Tasks to carry out
1. Answer these about the forum thread on the homemade Easter outfits:
(a) For what day were the outfits made?
(b) Where can more pictures be seen, according to the opening post?
(c) Which feature of the outfits does cybergranny single out before calling them a lot of work?
2. Please repeat, word for word, the part of the forum thread on the homemade Easter outfits that opens with the words containing "## cybergranny (Mar" and closes with "(Jun 29, 2010)".

Document extract
# New outfits for my DD's!



## PamsPride (Dec 21, 2010)

I made these outfits up for my DD's to wear for Easter Sunday! You can see more pictures on my blog!


----------



## goshengirl (Dec 18, 2010)

They're darling, Pam - and so are the outfits!


----------



## momofsix (Mar 21, 2012)

Very cute! I can't even sew a button :::::


----------



## *Andi (Nov 8, 2009)

goshengirl said:


> They're darling, Pam - and so are the outfits!


I agree!

They are so cute ~ and so are their outfits! :2thumb:


----------



## mdprepper (Jan 22, 2010)

Adorable! and such cute outfits.


----------



## Lake Windsong (Nov 27, 2009)

Very cute!


----------



## lilmissy0740 (Mar 7, 2011)

Wow, how cute! You are very talented. 

I think they love to have their pic taken


----------



## NaeKid (Oct 17, 2008)

You made some pretty little girls and some pretty little dresses for the girls - congrat's on both!


----------



## PamsPride (Dec 21, 2010)

Thank you all for your wonderful and sweet comments!


----------



## cybergranny (Mar 11, 2011)

All those ruffles. Those outfits were a lot of work. Beautiful job. Of course the models are absolutely adorable.


----------



## oldvet (Jun 29, 2010)

Wow, I can sure see why they have a proud Momma. Those are two beautiful girls and those outfits are a knockout. Good on ya Darlin.


----------



## lhalfcent (Mar 11, 2010)

PamsPride said:


> I made these outfits up for my DD's to wear for Easter Sunday! You can see more pictures on my blog!


CUTE!!!!! well done!


----------

Record set
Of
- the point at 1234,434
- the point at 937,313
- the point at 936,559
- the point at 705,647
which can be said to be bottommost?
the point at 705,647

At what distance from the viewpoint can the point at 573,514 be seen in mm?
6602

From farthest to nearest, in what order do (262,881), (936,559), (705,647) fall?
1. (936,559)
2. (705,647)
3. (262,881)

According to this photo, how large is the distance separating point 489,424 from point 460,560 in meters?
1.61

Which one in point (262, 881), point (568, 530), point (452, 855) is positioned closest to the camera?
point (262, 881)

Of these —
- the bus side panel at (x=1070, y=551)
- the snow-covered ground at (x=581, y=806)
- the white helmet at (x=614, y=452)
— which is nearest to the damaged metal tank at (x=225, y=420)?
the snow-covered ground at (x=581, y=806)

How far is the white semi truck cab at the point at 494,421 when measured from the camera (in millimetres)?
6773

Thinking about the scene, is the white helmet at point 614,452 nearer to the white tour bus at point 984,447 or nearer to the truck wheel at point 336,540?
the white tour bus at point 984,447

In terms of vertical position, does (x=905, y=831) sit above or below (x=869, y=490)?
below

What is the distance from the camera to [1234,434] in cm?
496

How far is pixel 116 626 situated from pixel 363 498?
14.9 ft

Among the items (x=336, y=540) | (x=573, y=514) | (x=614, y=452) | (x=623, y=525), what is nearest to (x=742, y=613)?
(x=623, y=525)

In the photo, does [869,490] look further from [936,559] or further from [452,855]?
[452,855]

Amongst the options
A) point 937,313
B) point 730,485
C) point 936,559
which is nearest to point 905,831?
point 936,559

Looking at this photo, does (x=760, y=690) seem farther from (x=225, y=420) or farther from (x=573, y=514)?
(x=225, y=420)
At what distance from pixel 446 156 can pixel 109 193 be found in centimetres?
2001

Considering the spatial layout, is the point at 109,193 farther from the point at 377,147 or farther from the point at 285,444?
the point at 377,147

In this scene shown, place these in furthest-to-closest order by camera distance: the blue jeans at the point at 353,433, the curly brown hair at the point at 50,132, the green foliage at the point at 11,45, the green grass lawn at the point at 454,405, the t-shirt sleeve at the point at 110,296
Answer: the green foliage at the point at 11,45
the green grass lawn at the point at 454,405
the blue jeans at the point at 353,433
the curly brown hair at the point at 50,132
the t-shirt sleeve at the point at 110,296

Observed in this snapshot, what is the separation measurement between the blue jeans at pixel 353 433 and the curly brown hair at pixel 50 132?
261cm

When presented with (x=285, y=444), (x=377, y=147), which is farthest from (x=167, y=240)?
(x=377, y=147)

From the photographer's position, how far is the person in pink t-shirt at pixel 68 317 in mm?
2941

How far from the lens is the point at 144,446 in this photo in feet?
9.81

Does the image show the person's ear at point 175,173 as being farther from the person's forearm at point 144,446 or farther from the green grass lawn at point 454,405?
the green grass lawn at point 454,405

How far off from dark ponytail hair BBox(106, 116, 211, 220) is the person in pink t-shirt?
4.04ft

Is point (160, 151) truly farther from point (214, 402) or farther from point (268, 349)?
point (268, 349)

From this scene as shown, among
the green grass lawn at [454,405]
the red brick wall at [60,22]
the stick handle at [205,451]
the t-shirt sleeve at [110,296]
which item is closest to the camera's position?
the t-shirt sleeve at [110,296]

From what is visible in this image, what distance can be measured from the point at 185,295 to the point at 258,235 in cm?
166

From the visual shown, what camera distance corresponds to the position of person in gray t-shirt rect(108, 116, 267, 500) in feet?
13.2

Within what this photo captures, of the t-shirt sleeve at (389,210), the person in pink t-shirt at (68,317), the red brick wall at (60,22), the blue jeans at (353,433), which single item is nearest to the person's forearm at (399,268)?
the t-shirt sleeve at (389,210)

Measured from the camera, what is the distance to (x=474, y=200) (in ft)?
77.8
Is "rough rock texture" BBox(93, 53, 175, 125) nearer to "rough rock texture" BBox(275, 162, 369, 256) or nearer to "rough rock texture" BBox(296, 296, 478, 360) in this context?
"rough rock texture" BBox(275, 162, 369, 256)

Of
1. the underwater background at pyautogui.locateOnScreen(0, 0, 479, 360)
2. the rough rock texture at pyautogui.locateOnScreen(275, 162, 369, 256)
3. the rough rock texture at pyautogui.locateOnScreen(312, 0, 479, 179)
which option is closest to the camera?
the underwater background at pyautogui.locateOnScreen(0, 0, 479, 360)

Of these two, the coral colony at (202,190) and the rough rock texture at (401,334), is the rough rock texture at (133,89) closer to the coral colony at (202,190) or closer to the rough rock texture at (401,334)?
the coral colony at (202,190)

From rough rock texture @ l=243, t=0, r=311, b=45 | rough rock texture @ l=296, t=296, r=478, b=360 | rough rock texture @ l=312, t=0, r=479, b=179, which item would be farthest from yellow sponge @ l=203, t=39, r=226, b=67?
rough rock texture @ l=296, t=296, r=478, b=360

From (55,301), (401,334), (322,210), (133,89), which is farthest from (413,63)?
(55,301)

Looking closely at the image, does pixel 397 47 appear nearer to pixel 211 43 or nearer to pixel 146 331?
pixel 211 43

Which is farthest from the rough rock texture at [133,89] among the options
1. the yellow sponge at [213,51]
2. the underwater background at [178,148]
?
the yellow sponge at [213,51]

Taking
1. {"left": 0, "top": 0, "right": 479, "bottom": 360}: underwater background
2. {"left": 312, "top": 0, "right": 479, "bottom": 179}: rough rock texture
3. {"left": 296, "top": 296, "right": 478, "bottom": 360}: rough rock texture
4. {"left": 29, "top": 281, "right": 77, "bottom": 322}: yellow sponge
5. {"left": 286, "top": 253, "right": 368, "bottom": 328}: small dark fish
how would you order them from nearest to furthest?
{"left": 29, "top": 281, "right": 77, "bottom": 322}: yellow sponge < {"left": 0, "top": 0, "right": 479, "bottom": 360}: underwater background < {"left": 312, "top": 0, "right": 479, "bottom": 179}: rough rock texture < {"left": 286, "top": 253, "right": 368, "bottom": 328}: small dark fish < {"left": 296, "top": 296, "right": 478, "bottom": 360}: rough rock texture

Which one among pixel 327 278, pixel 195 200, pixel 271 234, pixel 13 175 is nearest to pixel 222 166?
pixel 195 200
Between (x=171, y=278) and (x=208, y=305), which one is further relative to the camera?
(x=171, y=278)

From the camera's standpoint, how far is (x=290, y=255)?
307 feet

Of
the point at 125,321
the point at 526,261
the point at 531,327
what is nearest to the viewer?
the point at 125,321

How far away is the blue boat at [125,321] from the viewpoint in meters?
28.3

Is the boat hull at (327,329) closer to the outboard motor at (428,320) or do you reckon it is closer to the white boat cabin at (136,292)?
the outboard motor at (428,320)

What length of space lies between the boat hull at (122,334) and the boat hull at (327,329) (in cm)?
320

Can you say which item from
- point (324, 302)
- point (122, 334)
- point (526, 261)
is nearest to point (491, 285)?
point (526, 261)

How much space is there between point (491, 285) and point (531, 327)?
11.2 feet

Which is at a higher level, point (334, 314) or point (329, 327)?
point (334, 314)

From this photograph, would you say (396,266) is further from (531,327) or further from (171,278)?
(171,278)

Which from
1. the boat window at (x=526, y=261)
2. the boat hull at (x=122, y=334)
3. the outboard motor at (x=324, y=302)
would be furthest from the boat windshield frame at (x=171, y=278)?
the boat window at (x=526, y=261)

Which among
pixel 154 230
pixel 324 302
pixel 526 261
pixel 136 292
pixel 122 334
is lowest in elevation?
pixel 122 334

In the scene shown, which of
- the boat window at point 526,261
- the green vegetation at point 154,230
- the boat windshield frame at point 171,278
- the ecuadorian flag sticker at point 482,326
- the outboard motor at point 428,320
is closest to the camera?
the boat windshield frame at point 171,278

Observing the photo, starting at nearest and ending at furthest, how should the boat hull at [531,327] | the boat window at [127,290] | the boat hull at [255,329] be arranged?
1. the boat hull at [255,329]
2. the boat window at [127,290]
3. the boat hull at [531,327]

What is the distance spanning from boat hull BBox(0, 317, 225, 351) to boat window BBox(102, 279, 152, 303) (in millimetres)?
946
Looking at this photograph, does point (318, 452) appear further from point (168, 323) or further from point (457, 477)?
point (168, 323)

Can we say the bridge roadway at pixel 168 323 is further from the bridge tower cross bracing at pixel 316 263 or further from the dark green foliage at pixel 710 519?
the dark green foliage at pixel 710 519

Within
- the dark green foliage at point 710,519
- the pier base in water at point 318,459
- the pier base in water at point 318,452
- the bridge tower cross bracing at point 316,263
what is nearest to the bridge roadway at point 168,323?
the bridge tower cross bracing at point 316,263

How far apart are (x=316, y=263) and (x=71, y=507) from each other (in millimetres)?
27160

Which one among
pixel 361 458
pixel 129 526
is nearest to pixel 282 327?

Exercise results
1.
(a) Easter Sunday.
(b) On PamsPride's blog.
(c) The ruffles.

2.
## cybergranny (Mar 11, 2011)

All those ruffles. Those outfits were a lot of work. Beautiful job. Of course the models are absolutely adorable.


----------



## oldvet (Jun 29, 2010)